§ REQUIREMENTS
Update the records from their start through the line containing "88.3 inches", inclusive, by changing "vantage point" to "viewpoint" and keeping everything else the same. Return only those lines.

------------------------------------------------

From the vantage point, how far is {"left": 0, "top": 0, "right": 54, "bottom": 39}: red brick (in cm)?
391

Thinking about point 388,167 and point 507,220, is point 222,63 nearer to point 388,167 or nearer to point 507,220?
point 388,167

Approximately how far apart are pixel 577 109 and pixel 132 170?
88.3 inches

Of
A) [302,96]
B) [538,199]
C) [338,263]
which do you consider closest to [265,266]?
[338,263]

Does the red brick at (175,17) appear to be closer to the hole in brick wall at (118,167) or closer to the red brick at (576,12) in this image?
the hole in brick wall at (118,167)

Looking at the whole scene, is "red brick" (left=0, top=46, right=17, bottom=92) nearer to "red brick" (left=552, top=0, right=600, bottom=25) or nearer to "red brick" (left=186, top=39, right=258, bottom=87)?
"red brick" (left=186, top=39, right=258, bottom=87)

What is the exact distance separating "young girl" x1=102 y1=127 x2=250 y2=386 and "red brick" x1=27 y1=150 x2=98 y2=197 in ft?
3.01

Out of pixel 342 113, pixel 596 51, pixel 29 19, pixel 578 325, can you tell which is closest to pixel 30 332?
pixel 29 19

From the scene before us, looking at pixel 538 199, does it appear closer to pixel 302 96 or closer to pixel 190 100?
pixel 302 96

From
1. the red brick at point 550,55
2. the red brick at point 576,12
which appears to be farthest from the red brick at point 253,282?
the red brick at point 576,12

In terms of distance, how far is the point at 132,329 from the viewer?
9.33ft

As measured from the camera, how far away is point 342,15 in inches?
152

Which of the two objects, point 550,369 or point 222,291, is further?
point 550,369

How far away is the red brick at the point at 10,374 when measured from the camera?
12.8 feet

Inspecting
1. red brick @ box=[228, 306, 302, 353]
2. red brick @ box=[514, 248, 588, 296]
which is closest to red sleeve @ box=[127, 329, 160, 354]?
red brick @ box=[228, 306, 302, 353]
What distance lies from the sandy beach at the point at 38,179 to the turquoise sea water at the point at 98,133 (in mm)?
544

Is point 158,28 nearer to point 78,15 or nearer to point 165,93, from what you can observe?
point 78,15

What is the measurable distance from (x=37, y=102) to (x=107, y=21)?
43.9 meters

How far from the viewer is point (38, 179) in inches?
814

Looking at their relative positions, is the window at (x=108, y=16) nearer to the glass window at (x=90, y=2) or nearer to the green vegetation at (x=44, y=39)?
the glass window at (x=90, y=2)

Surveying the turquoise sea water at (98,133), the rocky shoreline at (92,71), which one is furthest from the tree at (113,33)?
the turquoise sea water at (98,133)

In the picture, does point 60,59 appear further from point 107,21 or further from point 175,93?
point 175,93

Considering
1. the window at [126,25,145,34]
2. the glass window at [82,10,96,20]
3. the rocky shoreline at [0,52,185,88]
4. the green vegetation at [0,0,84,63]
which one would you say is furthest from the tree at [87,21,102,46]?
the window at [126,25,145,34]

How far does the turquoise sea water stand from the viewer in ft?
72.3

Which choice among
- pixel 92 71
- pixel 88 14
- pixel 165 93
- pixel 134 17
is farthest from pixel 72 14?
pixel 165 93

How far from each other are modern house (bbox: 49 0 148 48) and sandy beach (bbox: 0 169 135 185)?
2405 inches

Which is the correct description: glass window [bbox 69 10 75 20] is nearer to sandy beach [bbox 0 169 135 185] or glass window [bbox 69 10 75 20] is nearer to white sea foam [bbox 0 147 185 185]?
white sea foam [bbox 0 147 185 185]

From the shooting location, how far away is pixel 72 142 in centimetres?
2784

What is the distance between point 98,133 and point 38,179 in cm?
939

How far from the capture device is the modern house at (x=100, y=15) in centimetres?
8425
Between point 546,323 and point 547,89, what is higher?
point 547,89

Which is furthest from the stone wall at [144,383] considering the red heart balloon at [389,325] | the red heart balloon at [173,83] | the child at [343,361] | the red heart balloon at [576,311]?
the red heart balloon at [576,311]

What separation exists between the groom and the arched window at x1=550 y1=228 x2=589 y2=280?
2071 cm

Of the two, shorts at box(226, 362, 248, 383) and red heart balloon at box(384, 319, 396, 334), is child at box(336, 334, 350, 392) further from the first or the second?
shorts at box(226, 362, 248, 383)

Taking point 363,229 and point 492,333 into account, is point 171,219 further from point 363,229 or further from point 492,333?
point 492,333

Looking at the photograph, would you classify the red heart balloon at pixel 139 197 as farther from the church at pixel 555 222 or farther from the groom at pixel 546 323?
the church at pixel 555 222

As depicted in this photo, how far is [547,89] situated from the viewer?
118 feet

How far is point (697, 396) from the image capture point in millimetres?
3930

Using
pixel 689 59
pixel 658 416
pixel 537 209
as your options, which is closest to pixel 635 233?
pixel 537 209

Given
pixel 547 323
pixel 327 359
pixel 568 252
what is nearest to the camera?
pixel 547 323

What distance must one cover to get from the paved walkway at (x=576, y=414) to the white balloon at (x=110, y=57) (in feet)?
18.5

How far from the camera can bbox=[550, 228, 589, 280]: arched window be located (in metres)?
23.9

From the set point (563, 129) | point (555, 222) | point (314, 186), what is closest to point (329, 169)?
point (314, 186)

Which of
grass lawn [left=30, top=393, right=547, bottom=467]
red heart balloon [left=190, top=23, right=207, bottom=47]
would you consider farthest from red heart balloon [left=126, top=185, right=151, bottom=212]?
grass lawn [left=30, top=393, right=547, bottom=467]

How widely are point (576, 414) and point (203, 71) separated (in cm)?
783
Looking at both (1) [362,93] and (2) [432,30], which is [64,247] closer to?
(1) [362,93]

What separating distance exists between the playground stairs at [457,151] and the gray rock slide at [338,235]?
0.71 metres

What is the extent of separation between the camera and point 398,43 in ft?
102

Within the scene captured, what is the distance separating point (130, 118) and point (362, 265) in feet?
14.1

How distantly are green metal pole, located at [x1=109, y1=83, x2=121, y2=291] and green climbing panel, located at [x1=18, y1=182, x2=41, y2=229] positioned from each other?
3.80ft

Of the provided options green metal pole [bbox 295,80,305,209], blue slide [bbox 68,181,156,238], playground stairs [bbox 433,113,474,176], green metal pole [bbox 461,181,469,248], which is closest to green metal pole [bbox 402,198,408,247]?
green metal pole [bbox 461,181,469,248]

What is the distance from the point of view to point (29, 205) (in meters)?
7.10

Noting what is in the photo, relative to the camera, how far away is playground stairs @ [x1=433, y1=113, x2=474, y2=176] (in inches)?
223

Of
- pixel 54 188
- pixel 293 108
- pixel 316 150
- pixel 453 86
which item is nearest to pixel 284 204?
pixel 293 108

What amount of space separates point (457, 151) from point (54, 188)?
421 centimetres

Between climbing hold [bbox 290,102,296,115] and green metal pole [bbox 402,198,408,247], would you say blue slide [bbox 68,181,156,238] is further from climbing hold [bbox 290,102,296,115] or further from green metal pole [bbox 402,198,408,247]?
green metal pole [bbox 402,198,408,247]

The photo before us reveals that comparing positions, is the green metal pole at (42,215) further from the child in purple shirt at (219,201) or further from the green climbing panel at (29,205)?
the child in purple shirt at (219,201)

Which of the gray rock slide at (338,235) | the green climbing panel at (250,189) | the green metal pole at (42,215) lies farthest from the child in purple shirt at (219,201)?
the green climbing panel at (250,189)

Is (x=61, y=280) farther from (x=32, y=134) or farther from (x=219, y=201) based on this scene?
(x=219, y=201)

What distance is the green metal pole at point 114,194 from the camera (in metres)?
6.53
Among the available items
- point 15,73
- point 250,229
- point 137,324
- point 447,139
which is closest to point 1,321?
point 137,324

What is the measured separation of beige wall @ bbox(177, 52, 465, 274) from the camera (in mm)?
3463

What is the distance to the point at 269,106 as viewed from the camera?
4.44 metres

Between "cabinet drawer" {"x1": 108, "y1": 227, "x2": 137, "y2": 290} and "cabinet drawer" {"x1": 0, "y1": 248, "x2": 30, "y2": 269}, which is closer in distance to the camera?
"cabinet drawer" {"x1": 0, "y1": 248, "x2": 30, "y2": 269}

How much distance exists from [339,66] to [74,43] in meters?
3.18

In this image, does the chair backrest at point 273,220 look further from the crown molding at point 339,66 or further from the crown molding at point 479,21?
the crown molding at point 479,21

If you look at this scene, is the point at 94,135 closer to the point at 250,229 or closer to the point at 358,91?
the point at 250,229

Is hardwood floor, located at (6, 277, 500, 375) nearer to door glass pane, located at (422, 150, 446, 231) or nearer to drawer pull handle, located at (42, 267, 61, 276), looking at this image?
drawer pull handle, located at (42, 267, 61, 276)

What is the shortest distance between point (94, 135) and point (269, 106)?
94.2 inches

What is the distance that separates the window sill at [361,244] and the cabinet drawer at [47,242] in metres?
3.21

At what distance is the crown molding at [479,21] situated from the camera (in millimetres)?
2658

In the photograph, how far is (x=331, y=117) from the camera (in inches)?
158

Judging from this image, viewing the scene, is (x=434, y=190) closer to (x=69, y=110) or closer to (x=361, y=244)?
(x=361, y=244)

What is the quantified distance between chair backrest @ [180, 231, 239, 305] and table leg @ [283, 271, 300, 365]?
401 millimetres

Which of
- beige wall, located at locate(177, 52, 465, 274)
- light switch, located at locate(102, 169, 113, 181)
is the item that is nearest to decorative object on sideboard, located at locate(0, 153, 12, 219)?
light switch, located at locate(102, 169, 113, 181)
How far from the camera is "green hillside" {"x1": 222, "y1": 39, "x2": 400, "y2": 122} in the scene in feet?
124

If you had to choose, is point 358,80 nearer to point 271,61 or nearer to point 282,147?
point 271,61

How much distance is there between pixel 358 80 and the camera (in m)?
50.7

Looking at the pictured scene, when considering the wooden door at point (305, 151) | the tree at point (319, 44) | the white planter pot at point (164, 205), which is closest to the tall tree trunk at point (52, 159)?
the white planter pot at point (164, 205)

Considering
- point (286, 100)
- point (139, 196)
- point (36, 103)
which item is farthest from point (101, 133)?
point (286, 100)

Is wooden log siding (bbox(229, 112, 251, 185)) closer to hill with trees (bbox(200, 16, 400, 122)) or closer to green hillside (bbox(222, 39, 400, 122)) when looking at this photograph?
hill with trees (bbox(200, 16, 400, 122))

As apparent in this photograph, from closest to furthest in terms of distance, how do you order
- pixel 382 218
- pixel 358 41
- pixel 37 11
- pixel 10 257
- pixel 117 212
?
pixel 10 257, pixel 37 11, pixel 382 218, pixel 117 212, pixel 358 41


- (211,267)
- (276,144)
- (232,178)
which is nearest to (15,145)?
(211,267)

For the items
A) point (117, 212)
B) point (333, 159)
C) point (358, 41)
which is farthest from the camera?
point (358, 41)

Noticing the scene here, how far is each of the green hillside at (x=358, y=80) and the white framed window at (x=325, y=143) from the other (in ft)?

------------------------------------------------

§ RESPONSE TO THE EXERCISE
From the viewpoint, how far is {"left": 0, "top": 0, "right": 54, "bottom": 39}: red brick (in cm)?
391

Thinking about point 388,167 and point 507,220, is point 222,63 nearer to point 388,167 or nearer to point 507,220?
point 388,167

Approximately how far apart are pixel 577 109 and pixel 132 170?
88.3 inches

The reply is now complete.